摘录文字:
- - - -

二,这类砖铭的书法大多具备隶书和楷书之间的书写特点,符合东晋十六国时期汉字演变的历史背景。这个理由似乎有点勉强,因为在三国时期,甚至更早时期,在诸多的砖铭上均已见到了具有楷书书写风格的字体。当然,在没有找到在后赵石勒(公元319年)前已设“石安”县的证据,或出土地层和伴出遗物的断代足以确切说明其更早的年代,目前的断代理由,即指认它们为后赵文物是合理的。 这类砖铭因系以玺印抑压而成,反映了中国古代玺印发展史中某一历史时期民间玺印的使用状况,于是成为古玺印历史中不可忽视的现象。这类砖铭使用楷书参以隶意入印,其书法风格是在别种载体的书法传承中所显见的,因此不但丰富了中国古代书法史,而且为古代玺印的发展史提供了重要的素材。
尤其要指出的是,目前认为中国古代玺印中最早以楷体入印的例子,是出土的北朝末期陕西省旬阳县的“独孤信”多面体煤精印,那么,这批玺印抑压而成的砖铭将中国古代玺印中楷体印的出现提早了二百余年;况且“独孤信”多面体印,系煤精刻制,煤精质软,不堪实用,可能为随葬品,玺印抑压而成的砖铭则反映了一种实用玺印的遗痕,更加值得珍视。
砖铭使用的玺印可能为陶质或木质。陶工的社会地位低下,以铜质或其他质地的材料刻制玺印成本较高,而陶土和小木块则是陶工们取之不尽随手可获的自然材料。玺印的刻制强调实用性,大都不采用对称、方整的篆书,也很少采用严格的隶书,而使用流行于当时的以楷书为主导的社会书体。源于雕刻的便捷,即挖下就成所致,玺印均为白文,表现在砖铭上,全部为朱文,未见一例白文印记。有些印文正反相参,如“石安尹柱”,足证雕镌者的随意。因为没有发现抑压砖铭的玺印本身实体,我们尚不能确定玺印的刻制工具和方法,但从可见的多枚战国齐地出土的陶质白文玺推测,如系陶质玺印,雕刻工具可能为竹刀。玺印的雕刻者或许就是陶工本身,或具备一定文字能力的窑场组织者,玺印的刻制虽以实用为依皈,但由于刻制者掌握文字书写能力不同,刻制时悠闲、仓促有别,这类玺印的美学意义自然也有高下优劣之分。收编在本编中便有至为精美的作品,如本编的“赵侯”篆书印便是自然舒展,有玉印的结体风貌。“石安王兴”、“石安闵昂”笔意挺拔,自然流美。“石安□异”字呈扁态,气宽势博。 欣赏砖铭玺印应与原创者出于同一角度,从观摩实物着眼。拓片很难反映原始物体的风采。纸张的产生远在玺印的出现之后,今天用古玺印蘸印色钤于素楮之上,产生出的效果是古人做梦也想不到的。他们观摩玺印文字的方法是将玺印抑于软质的泥上。今天所见大量的封泥文、瓦当文和玺印抑压的砖文遗存是古人欣赏印文的唯一方法。用古玺印钤于素楮和钤于泥土是截然异趣的,以古图象印抑于素楮和抑于泥土的不同效果,常使我们瞠目;封泥实物和封泥拓本的判若两物常令我们结舌。

- - - -

任务目标: 按摘录文字的说法,目前认为中国古代玺印中最早用楷体入印的例子是哪一件? 下面的记录来自别的出处。

所给资料:

- - - -

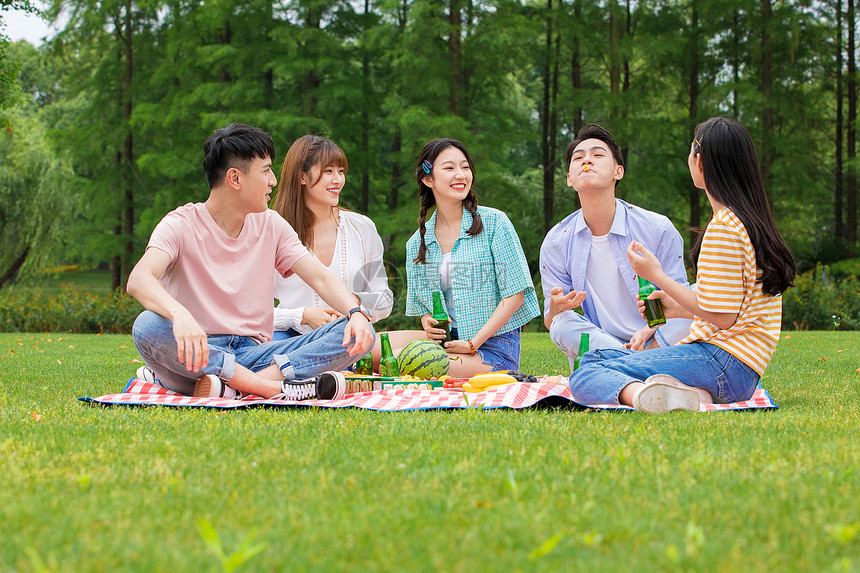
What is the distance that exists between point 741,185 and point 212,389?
3.08 m

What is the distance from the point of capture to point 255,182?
187 inches

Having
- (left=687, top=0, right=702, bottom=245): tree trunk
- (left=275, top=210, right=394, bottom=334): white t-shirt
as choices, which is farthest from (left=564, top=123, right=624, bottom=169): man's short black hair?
(left=687, top=0, right=702, bottom=245): tree trunk

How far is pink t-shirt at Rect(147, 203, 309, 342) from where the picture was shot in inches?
187

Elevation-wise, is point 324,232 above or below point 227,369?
above

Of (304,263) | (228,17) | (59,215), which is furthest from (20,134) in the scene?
(304,263)

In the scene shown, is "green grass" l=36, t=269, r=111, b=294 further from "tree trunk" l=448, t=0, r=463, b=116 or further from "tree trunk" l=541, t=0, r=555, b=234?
"tree trunk" l=448, t=0, r=463, b=116

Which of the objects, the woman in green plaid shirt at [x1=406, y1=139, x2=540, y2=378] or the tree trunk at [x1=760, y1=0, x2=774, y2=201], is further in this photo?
the tree trunk at [x1=760, y1=0, x2=774, y2=201]

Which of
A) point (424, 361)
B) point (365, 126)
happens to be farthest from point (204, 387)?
point (365, 126)

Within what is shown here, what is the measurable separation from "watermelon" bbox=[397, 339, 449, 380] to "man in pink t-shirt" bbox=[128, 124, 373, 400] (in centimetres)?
68

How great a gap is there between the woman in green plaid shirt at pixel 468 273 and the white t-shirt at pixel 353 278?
310 mm

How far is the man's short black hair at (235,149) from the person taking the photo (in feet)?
15.5

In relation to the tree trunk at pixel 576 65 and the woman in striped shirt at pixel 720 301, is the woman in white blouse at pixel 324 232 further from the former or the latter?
the tree trunk at pixel 576 65

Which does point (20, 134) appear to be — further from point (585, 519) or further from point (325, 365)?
point (585, 519)

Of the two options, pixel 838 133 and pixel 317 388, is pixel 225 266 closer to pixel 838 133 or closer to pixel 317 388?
pixel 317 388
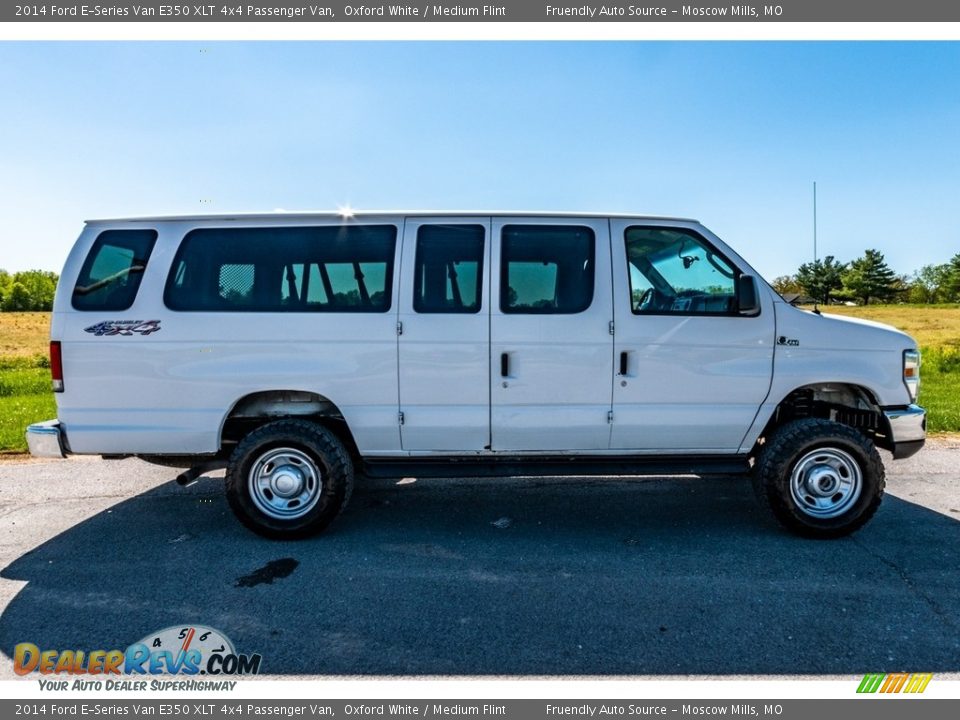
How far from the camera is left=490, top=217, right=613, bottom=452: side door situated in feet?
13.4

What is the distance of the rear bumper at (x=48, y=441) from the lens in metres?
4.01

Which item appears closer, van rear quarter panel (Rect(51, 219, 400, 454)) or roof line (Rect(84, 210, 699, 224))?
van rear quarter panel (Rect(51, 219, 400, 454))

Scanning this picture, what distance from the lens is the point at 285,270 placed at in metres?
4.12

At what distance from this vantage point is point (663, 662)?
108 inches

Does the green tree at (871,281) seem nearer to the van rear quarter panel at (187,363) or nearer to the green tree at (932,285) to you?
the green tree at (932,285)

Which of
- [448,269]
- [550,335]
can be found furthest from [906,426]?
[448,269]

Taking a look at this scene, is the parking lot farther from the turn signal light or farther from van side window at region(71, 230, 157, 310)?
van side window at region(71, 230, 157, 310)

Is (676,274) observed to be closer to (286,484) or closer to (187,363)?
(286,484)

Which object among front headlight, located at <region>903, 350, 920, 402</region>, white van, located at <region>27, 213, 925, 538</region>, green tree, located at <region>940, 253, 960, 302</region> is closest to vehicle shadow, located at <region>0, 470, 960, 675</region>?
white van, located at <region>27, 213, 925, 538</region>

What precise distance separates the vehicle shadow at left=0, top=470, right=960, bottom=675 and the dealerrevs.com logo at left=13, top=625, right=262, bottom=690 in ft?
0.21

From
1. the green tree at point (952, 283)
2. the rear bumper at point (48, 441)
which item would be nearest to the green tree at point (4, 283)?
the rear bumper at point (48, 441)

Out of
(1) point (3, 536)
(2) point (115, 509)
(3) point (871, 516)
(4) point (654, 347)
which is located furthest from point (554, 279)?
(1) point (3, 536)

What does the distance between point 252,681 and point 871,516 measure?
4138 millimetres

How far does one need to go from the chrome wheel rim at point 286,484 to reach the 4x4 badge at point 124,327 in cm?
119
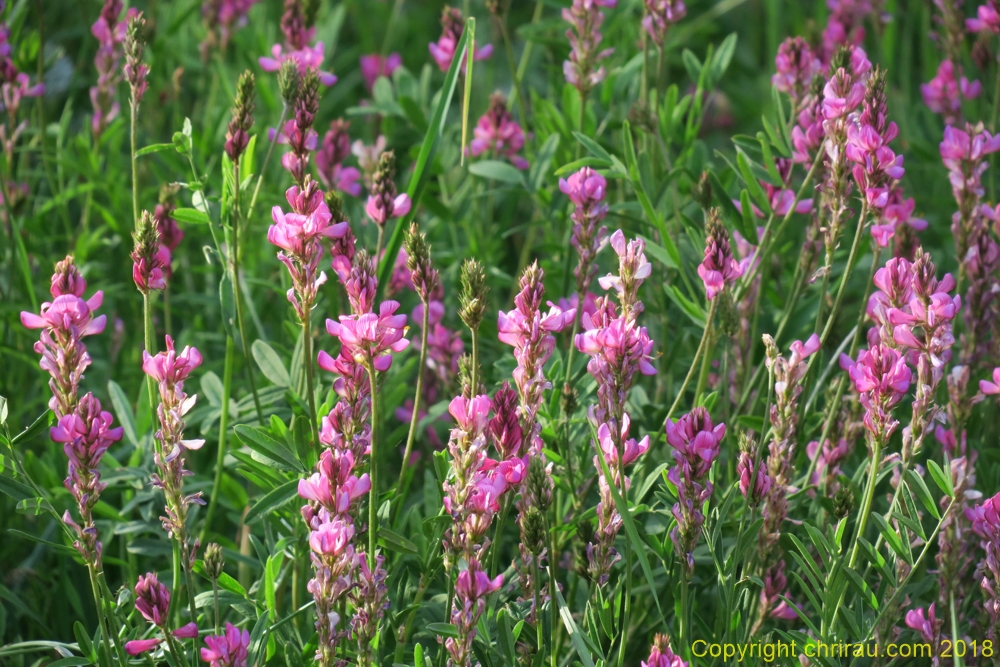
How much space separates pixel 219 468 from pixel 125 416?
0.37m

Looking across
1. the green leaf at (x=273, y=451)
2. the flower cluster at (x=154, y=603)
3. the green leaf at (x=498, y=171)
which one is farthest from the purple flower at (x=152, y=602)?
the green leaf at (x=498, y=171)

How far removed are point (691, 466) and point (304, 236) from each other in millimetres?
726

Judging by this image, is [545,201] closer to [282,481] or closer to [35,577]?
[282,481]

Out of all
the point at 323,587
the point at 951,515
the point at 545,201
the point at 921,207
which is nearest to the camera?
the point at 323,587

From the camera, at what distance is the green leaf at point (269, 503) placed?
1.88m

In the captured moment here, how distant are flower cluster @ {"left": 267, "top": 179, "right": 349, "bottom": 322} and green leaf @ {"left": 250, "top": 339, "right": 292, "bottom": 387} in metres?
0.57

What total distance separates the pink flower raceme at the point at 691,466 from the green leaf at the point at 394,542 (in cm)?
47

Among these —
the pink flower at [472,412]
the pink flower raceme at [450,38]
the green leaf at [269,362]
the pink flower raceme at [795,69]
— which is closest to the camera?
the pink flower at [472,412]

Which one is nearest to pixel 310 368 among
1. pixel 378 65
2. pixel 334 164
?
pixel 334 164

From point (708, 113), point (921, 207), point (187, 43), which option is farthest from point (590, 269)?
point (708, 113)

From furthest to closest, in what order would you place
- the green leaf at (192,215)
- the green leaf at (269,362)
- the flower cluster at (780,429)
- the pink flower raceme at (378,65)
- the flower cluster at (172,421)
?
the pink flower raceme at (378,65) → the green leaf at (269,362) → the green leaf at (192,215) → the flower cluster at (780,429) → the flower cluster at (172,421)

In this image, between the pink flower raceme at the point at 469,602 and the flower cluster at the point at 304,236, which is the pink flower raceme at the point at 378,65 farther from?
the pink flower raceme at the point at 469,602

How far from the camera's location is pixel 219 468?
2.10 metres

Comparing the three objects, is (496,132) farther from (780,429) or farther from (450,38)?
(780,429)
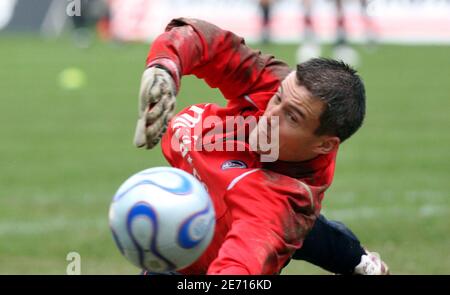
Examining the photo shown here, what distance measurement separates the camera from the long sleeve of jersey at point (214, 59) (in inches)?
183

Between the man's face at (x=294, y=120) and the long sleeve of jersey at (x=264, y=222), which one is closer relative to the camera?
the long sleeve of jersey at (x=264, y=222)

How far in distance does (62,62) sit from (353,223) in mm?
18371

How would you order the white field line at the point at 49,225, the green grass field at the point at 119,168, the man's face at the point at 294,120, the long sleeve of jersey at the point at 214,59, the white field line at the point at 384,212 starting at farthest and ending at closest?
the white field line at the point at 384,212 → the white field line at the point at 49,225 → the green grass field at the point at 119,168 → the man's face at the point at 294,120 → the long sleeve of jersey at the point at 214,59

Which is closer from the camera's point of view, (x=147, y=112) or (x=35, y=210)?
(x=147, y=112)

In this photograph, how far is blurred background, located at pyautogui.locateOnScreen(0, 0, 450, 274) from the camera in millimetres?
8531

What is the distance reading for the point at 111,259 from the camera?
25.9 ft

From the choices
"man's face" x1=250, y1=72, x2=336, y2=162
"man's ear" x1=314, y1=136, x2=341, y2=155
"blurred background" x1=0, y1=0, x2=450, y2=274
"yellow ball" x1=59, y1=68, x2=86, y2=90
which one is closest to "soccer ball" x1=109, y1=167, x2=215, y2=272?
"man's face" x1=250, y1=72, x2=336, y2=162

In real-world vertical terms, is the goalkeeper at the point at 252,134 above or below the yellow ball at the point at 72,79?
above

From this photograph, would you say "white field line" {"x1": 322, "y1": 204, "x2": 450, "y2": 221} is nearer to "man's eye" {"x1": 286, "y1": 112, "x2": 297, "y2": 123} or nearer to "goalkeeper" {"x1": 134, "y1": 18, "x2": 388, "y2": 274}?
"goalkeeper" {"x1": 134, "y1": 18, "x2": 388, "y2": 274}

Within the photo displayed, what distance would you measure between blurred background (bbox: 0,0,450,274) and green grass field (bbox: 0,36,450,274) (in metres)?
0.02

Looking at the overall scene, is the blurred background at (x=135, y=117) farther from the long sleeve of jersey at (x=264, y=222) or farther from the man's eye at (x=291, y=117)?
the man's eye at (x=291, y=117)

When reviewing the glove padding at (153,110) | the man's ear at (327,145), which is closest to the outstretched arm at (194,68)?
the glove padding at (153,110)

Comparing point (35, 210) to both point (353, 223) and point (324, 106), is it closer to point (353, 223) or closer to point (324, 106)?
point (353, 223)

- - - -

完整回答: 出土的北朝末期陕西省旬阳县的“独孤信”多面体煤精印。